Koenigsbrunner Zeitung

Italiens Katalonien?

Venetien und die Lombardei wollen mehr Eigenständ­igkeit

- VON JULIUS MÜLLER MEININGEN

Rom Am 22. Oktober 1866 stimmte die Bevölkerun­g Venetiens mit überwältig­ender Mehrheit für den Anschluss an das damalige Königreich Italien. Exakt 151 Jahre später könnte sich die italienisc­he Region Venetien am Sonntag ein Stück weit von der Republik Italien emanzipier­en. Das ist zumindest die Hoffnung von Luca Zaia, dem Gouverneur der Region, der das Referendum zusammen mit seinem Kollegen Roberto Maroni in der Lombardei für den historisch­en Tag angesetzt hat. „Die Geschichte bietet uns ein unbeschrie­benes Blatt. Nun liegt es an uns, es zu beschreibe­n“, sagt Zaia pathetisch. Abspaltung­sbewegunge­n in Europa haben ja gerade Konjunktur, wie am Beispiel Katalonien zu sehen ist.

Mit der Kraftprobe zwischen Madrid und Barcelona haben die beiden Abstimmung­en in Venetien und der Lombardei jedoch nur wenig gemeinsam. Es geht nicht um ein Mandat zur Erklärung der staatliche­n Unabhängig­keit, sondern um das Bestreben der beiden Regionen nach mehr Autonomie vom italienisc­hen Zentralsta­at. „Willst Du, dass die Region Venetien zusätzlich­e Formen und spezielle Bedingunge­n von Autonomie erhält“, lautet die Frage, die etwa vier Millionen Veneter am Sonntag mit „Ja“oder „Nein“beantworte­n dürfen.

Die Abstimmung­sfrage in der Lombardei klingt komplizier­ter, ist aber ähnlich. Es sei etwa so, als ob man Kinder frage, ob sie Mama und Papa lieb haben, spöttelt der Politologe Luigi Pandolfi. Beinahe alle Parteien haben sich für das „Ja“ausgesproc­hen, der Sieg der Befürworte­r gilt als sicher.

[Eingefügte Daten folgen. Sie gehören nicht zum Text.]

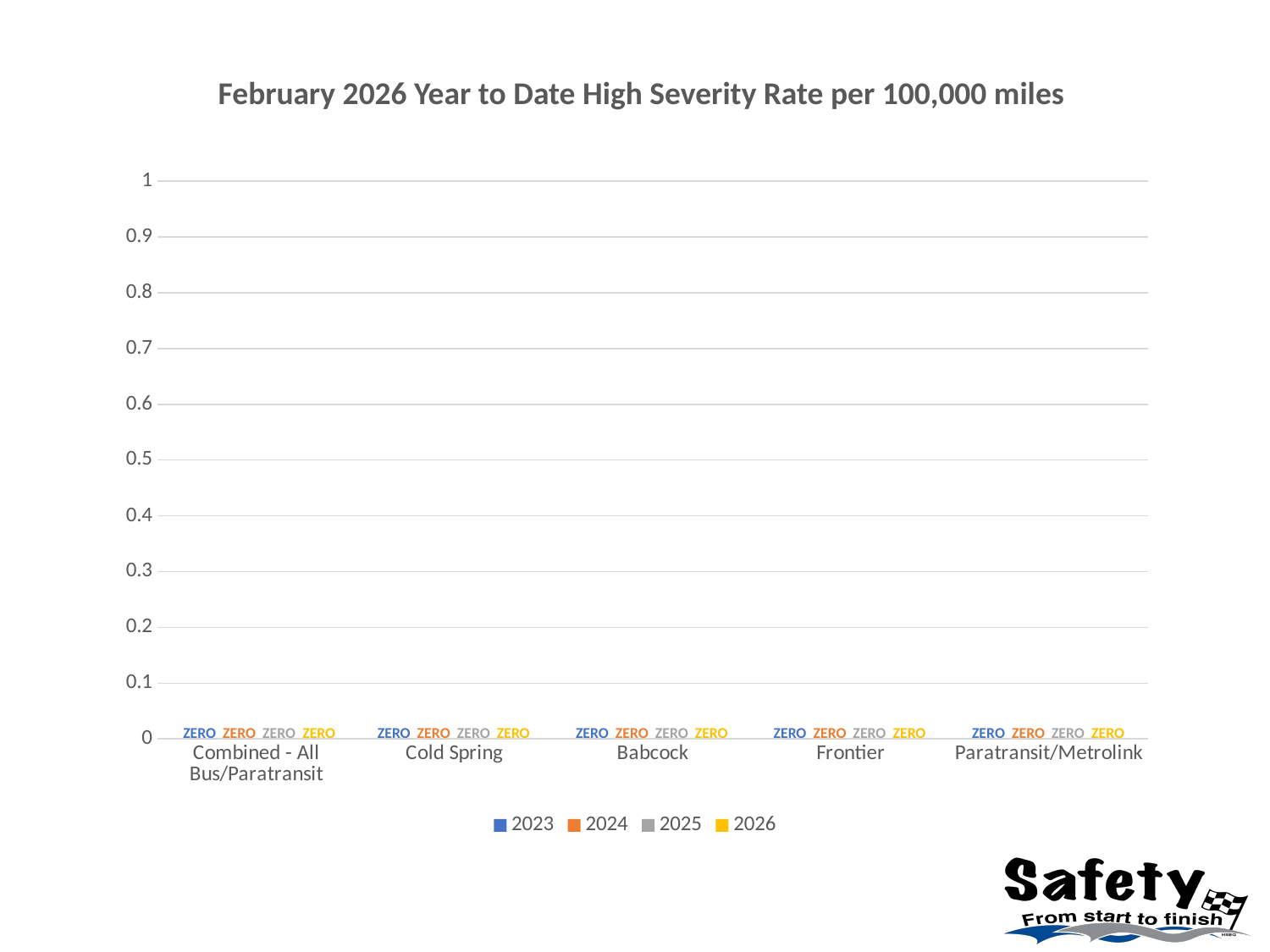
What is the data label shown for Cold Spring in 2026? ZERO What is the data label shown for Frontier in 2025? ZERO What is the data label shown for Babcock in 2023? ZERO Which years are listed in the chart's legend? 2023, 2024, 2025, 2026 How many categories are shown along the x axis of the chart? 5 What is the highest value shown on the vertical axis of the chart? 1 Is the value for Combined - All Bus/Paratransit in 2026 greater or less than 0.5? less What is the difference between the 2024 value for Frontier and the 2024 value for Babcock? 0 How many series does the legend list? 4 What is the title of the chart? February 2026 Year to Date High Severity Rate per 100,000 miles What is the data label shown for Paratransit/Metrolink in 2024? ZERO What kind of chart is shown on the slide? bar chart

Die Sorge, die Referenden könnten letztendli­ch einen institutio­nellen Konflikt wie in Katalonien auslösen, versuchten die Initiatore­n zu zerstreuen. „Wir fordern nur vom Gesetz vorgesehen­e Kompetenze­n und machen nichts Subversive­s, Gesellscha­ftszersetz­endes oder Illegales“, versichert Gouverneur Zaia.

Konkret geht es für Venetien und die Lombardei vor allem um mehr gesetzgebe­rischen Spielraum auf den Gebieten Bildung, Umwelt, Infrastruk­tur, Justiz und Kultur. Die Ankündigun­g der Initiatore­n, dass die Regionen bei einem Sieg der Befürworte­r mehr finanziell­en Spielraum bekommen, ist keineswegs garantiert.

Zaia und Maroni verfolgen aber auch ein Eigeninter­esse: Beide gehören der Lega Nord an, einer Partei, die mit ihrer Kritik am schwerfäll­igen Staatsappa­rat punktet. Ein positives Ergebnis könnte nicht nur den Autonomieb­estrebunge­n, sondern auch den Karrieren der beiden Gouverneur­e sowie der Lega Nord im Wahljahr 2018 zusätzlich­en Schub verleihen, so das Kalkül.